Consulate Japanese delegation visits Bio-Manguinhos (Photo: Peter Ilicciev)
In addition to Nísia, Bio-Manguinhos’ senior scientific advisor, Akira Homma, the deputy coordinator of the Center for International Relations in Health, Pedro Burger; and the advisor to the presidency, Inês Fernandes greeted the diplomats. During the visit to Bio-Manguinhos, the consul was accompanied by the production vice-director, Luiz Lima, and the head of office of Bio-Manguinhos, Daniel Godoy, who showed the production process of the Fiocruz-AstraZeneca COVID-19 vaccine.

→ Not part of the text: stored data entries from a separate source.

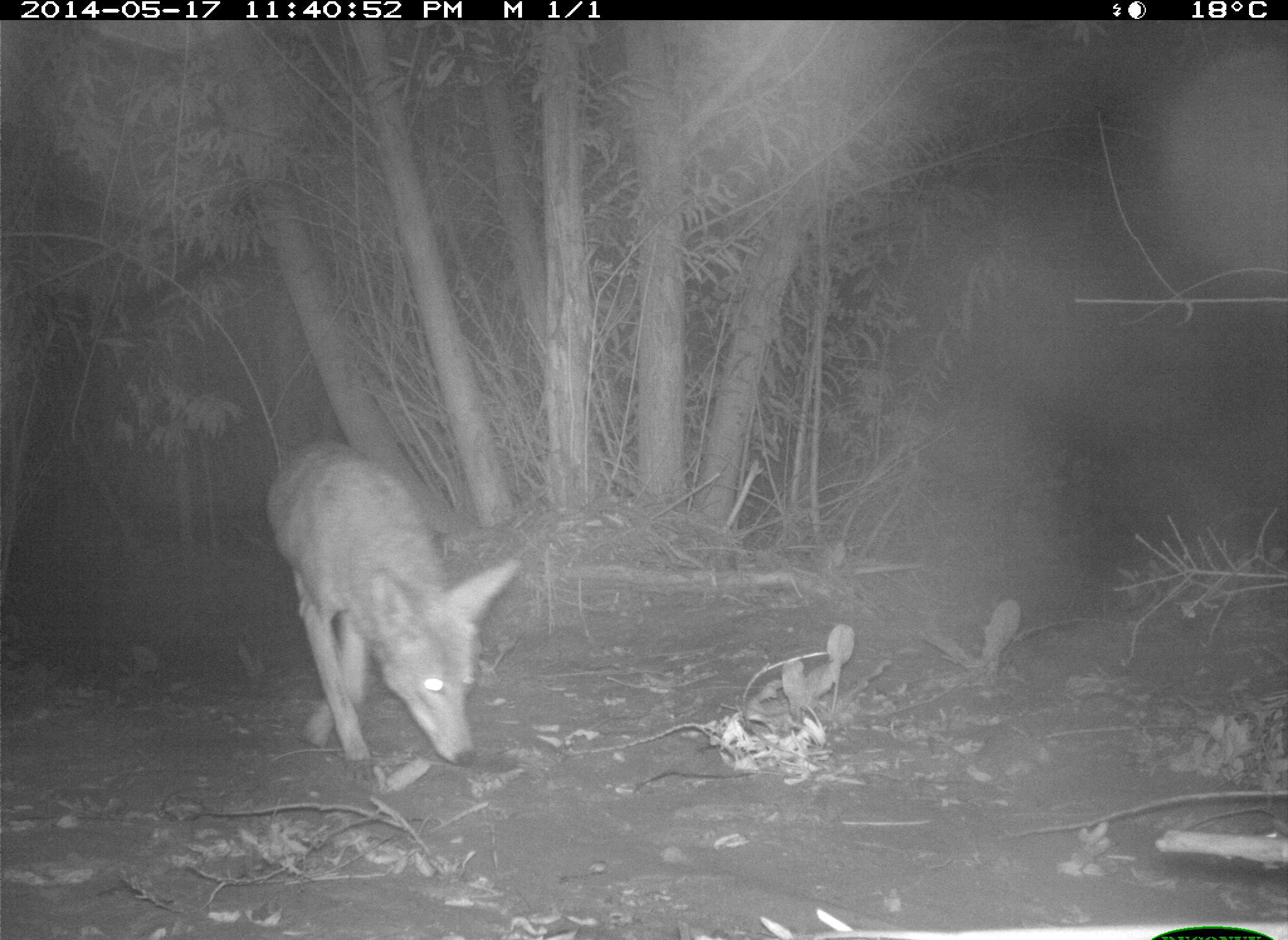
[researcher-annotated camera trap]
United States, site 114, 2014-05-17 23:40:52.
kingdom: Animalia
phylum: Chordata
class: Mammalia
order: Carnivora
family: Canidae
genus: Canis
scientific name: Canis latrans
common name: coyote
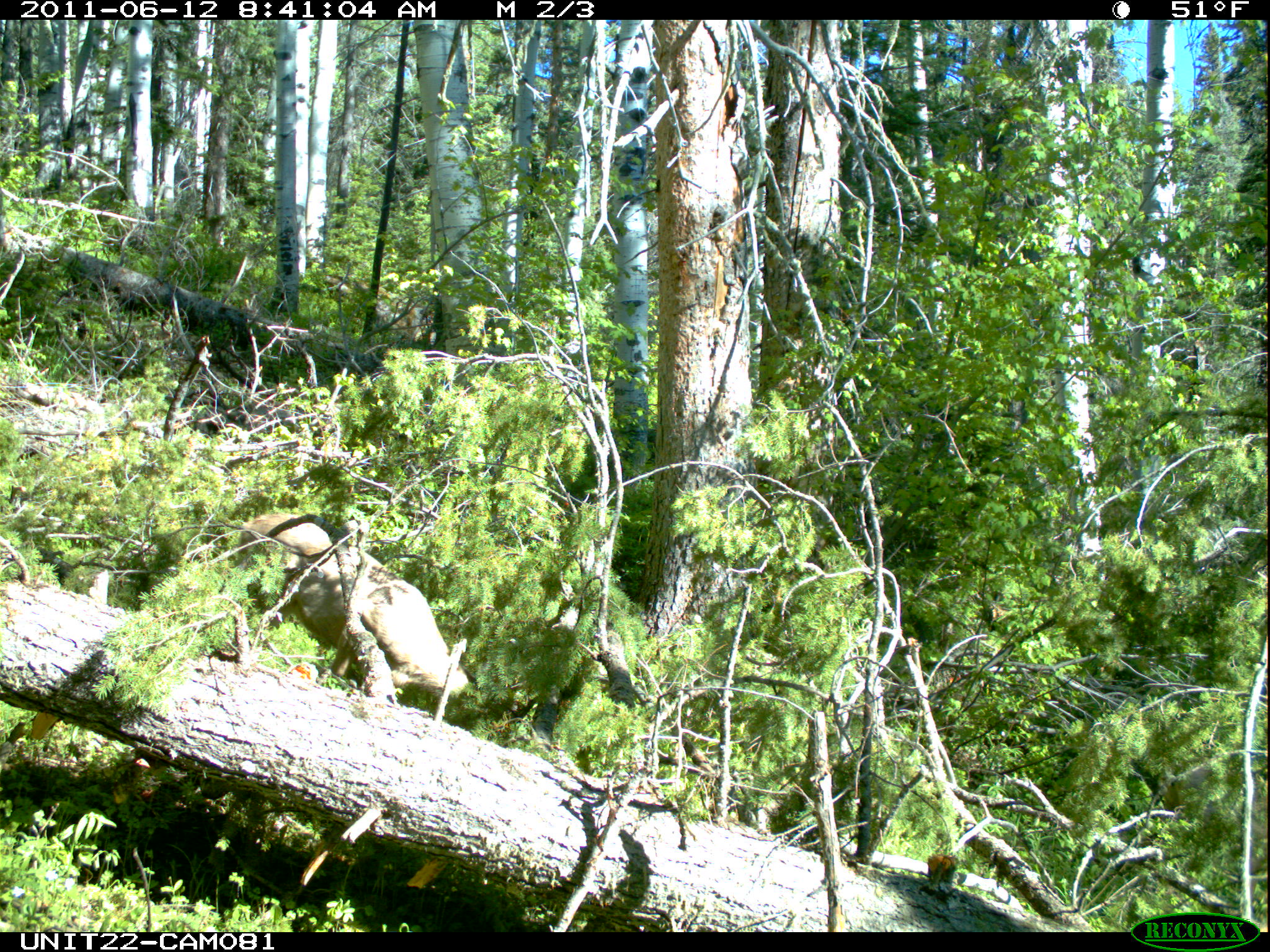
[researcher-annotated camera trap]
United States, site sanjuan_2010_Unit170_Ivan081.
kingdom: Animalia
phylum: Chordata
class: Mammalia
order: Artiodactyla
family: Cervidae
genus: Odocoileus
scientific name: Odocoileus hemionus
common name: mule deer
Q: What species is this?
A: Odocoileus hemionus (mule deer).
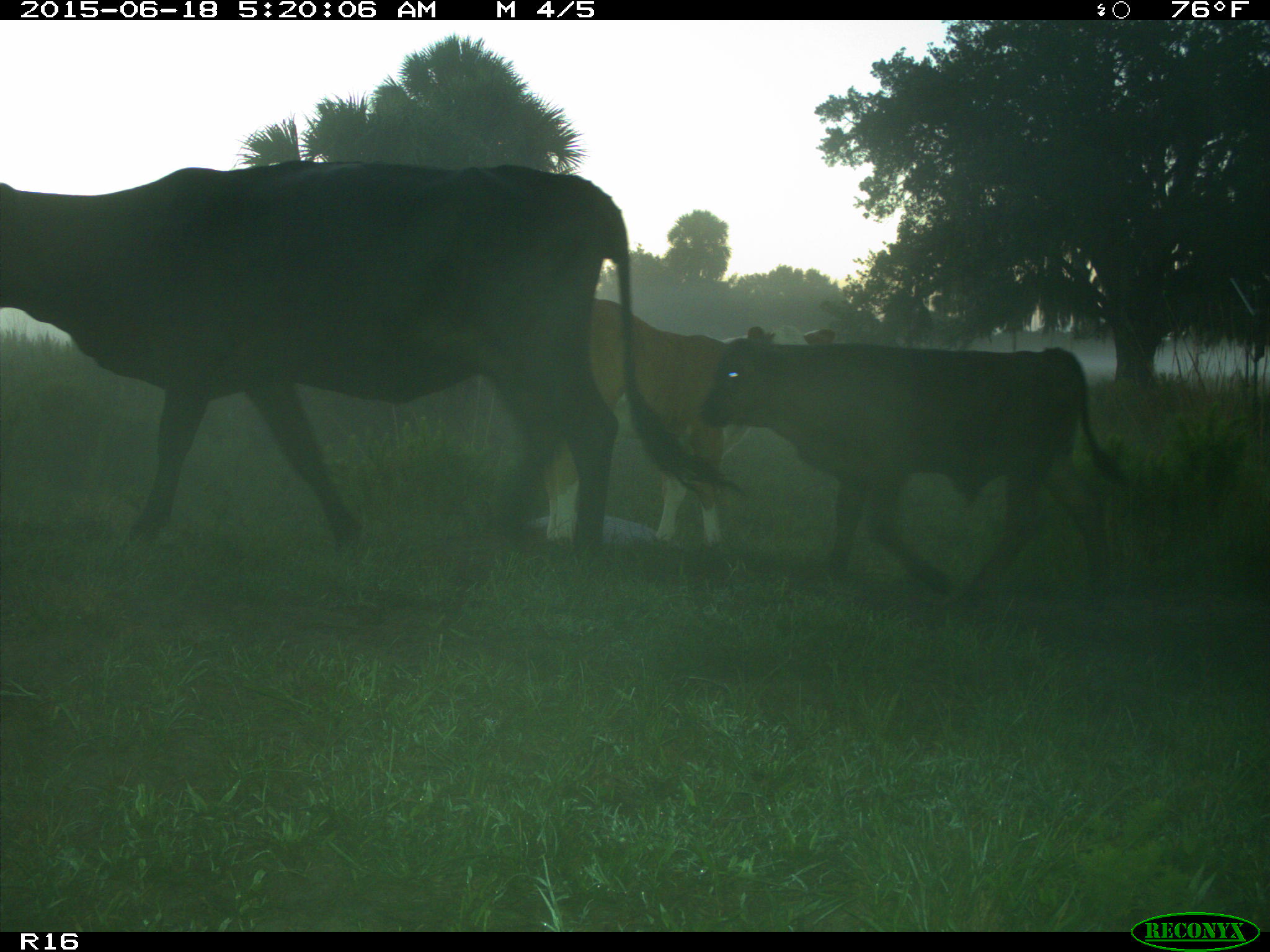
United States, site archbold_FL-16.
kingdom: Animalia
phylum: Chordata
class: Mammalia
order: Artiodactyla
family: Bovidae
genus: Bos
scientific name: Bos taurus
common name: domestic cow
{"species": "Bos taurus (domestic cow)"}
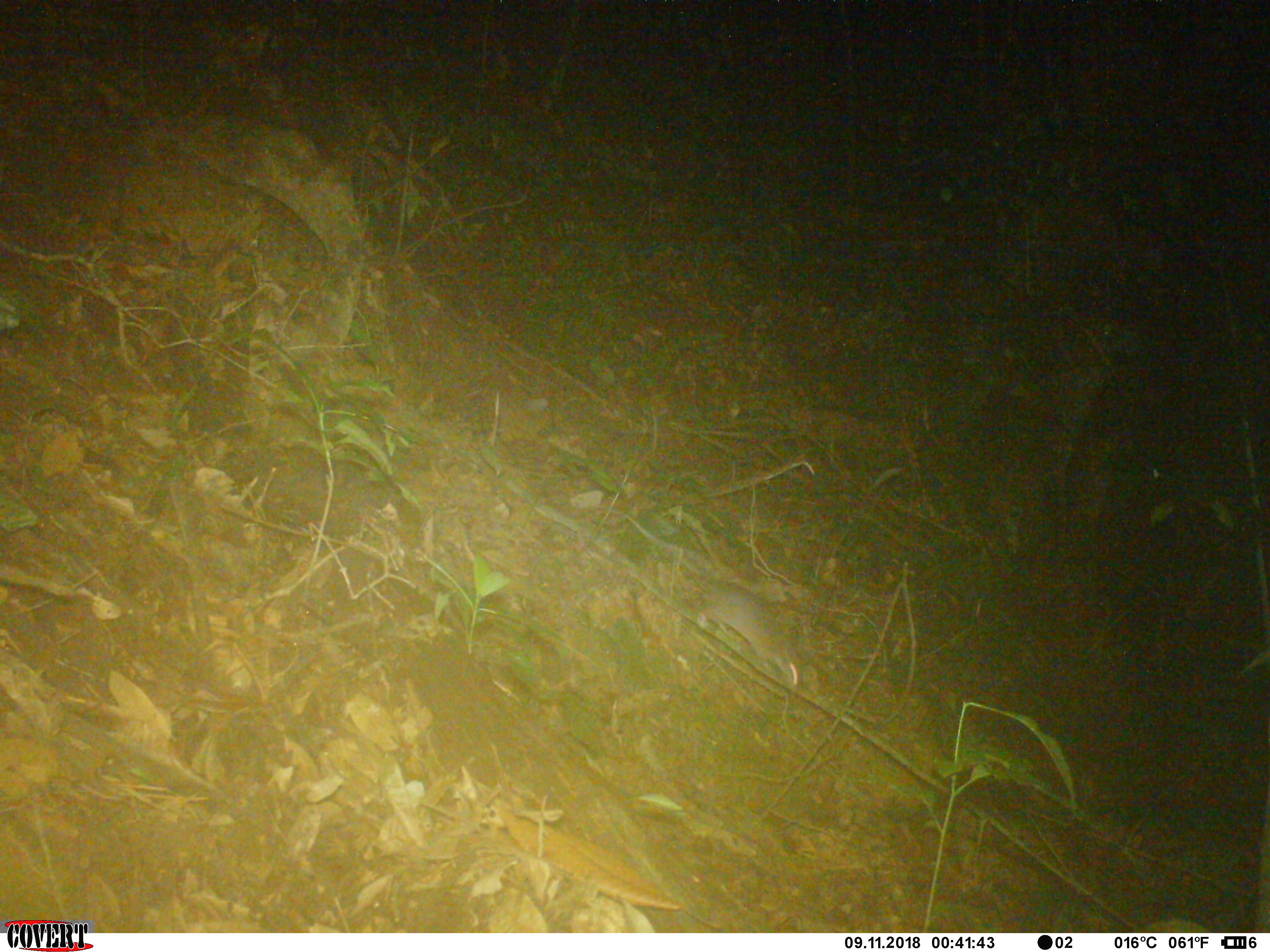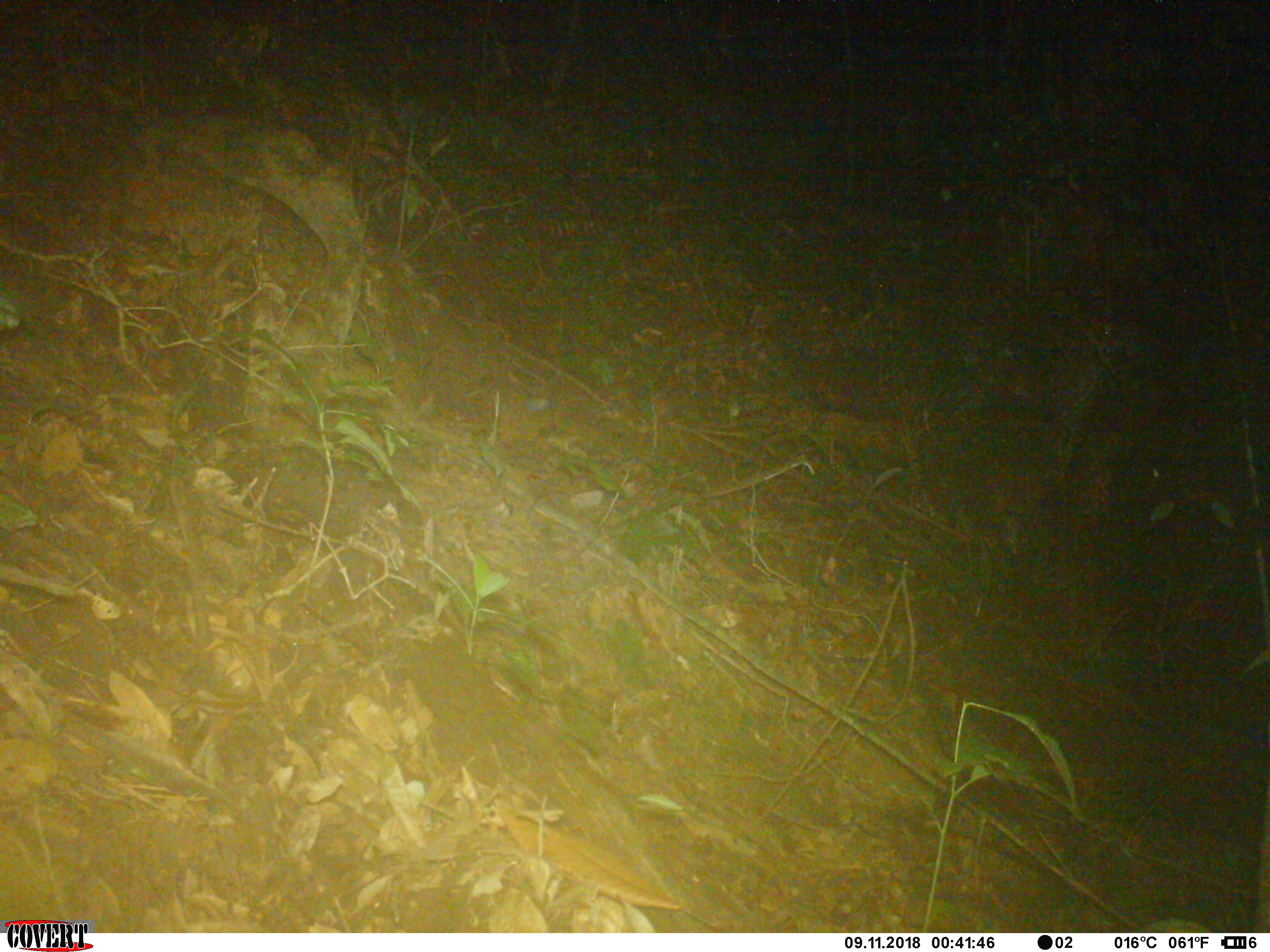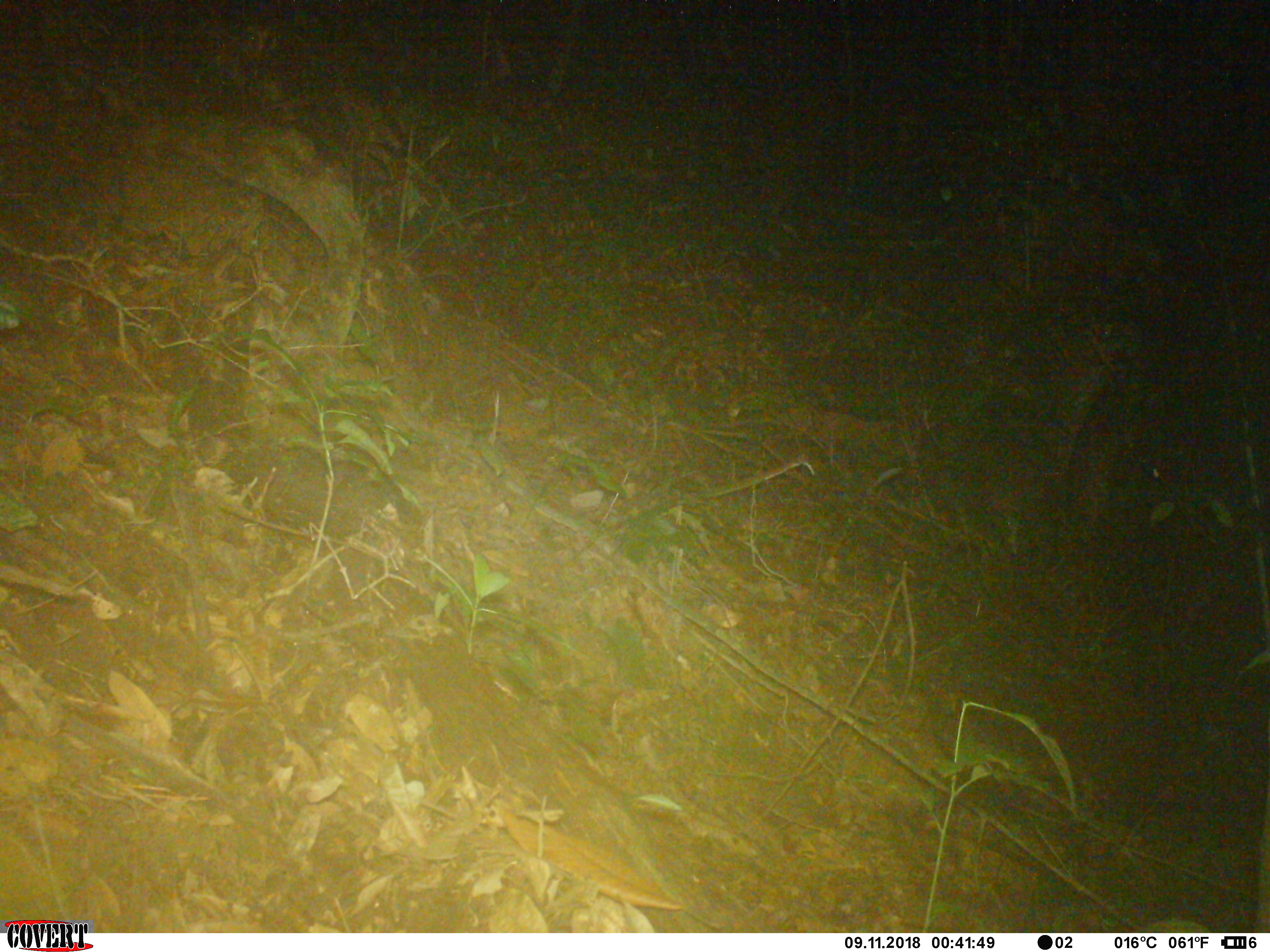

Homma, who is a descendant of immigrants, recalled the historic cooperation between Japan and Fiocruz to produce vaccines. Then, they showed an animation film in which the researcher, turned into a character, presents information about COVID-19 to the public. Pedro Burger, in turn, furthered the topic about cooperation and recalled the trilateral partnership between Brazil, Japan, and Angola to strengthen the Angolan health system. Nísia, in addition, recalled the importance of Japanese immigration to Brazil, which according to the consulate, is the country that has the largest population of Japanese descendants in the world.